Required action:
An exact reproduction of all the data is needed, with no images in it.

Saved entries:
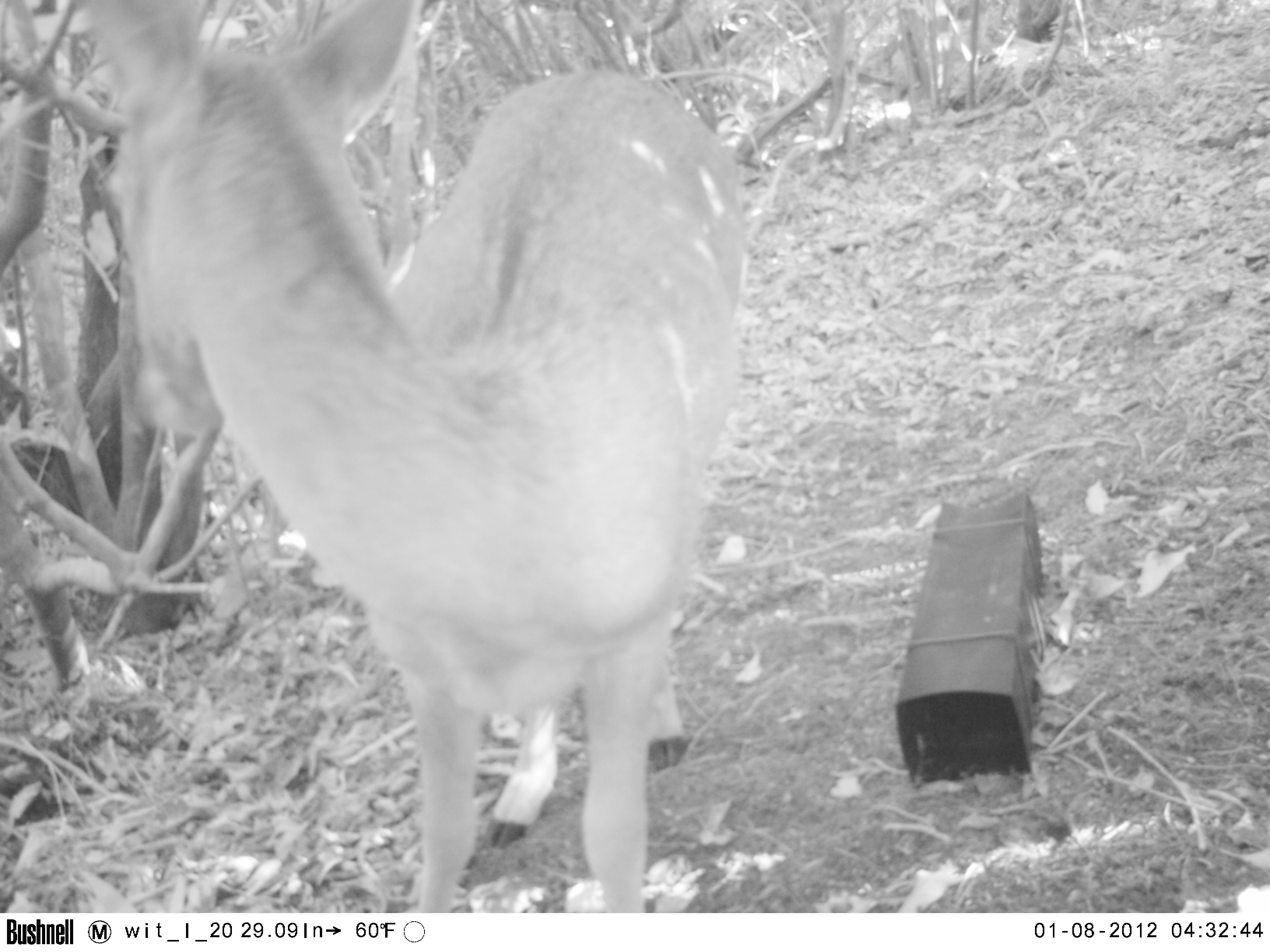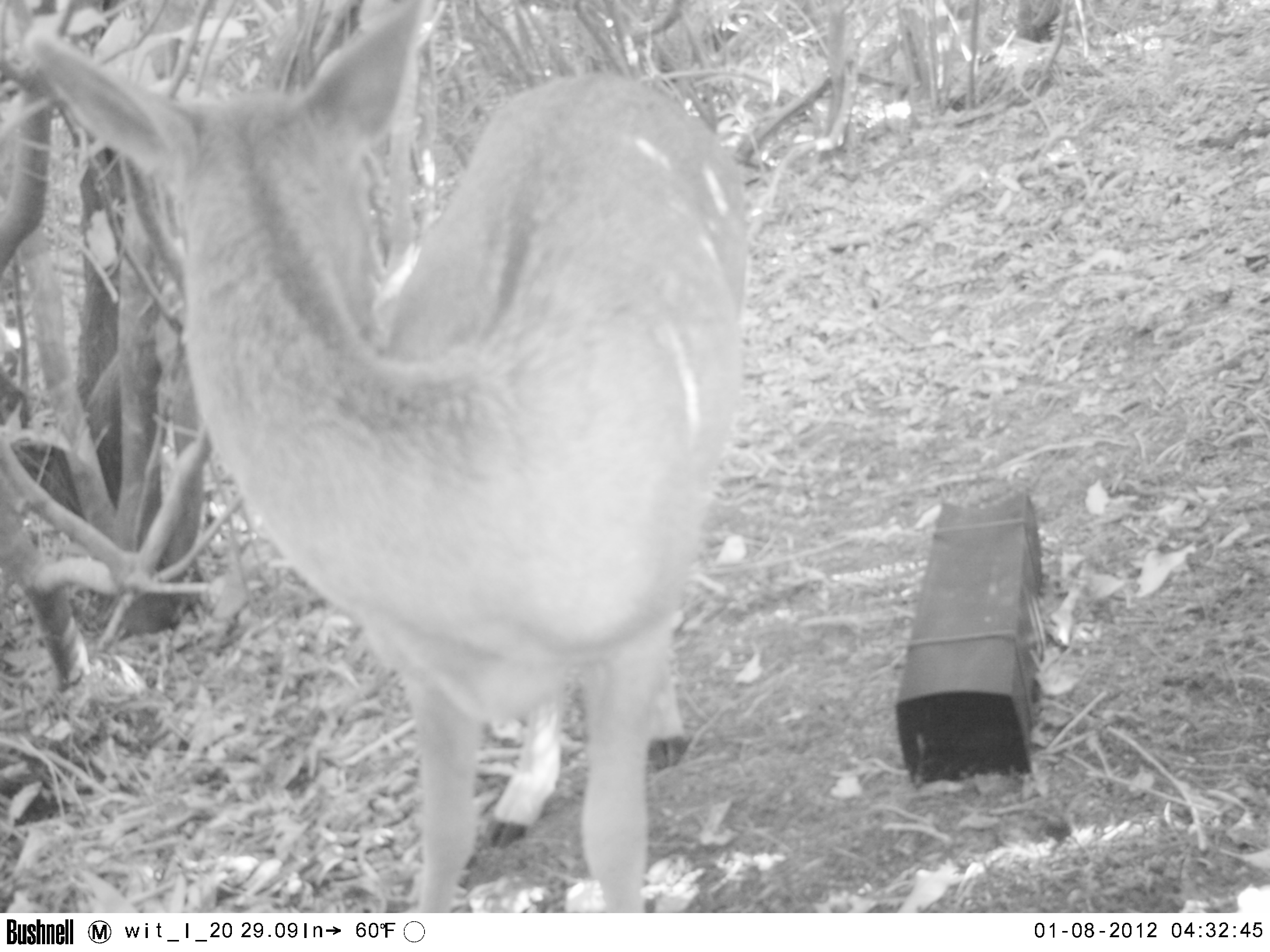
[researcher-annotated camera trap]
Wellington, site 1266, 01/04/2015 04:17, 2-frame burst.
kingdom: Animalia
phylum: Chordata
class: Mammalia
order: Artiodactyla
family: Cervidae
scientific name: Cervini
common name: deer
Deer (Cervini).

Response area:
[researcher-annotated camera trap]
Wellington, site 1266, 01/04/2015 04:17, 2-frame burst.
kingdom: Animalia
phylum: Chordata
class: Mammalia
order: Artiodactyla
family: Cervidae
scientific name: Cervini
common name: deer
Deer (Cervini).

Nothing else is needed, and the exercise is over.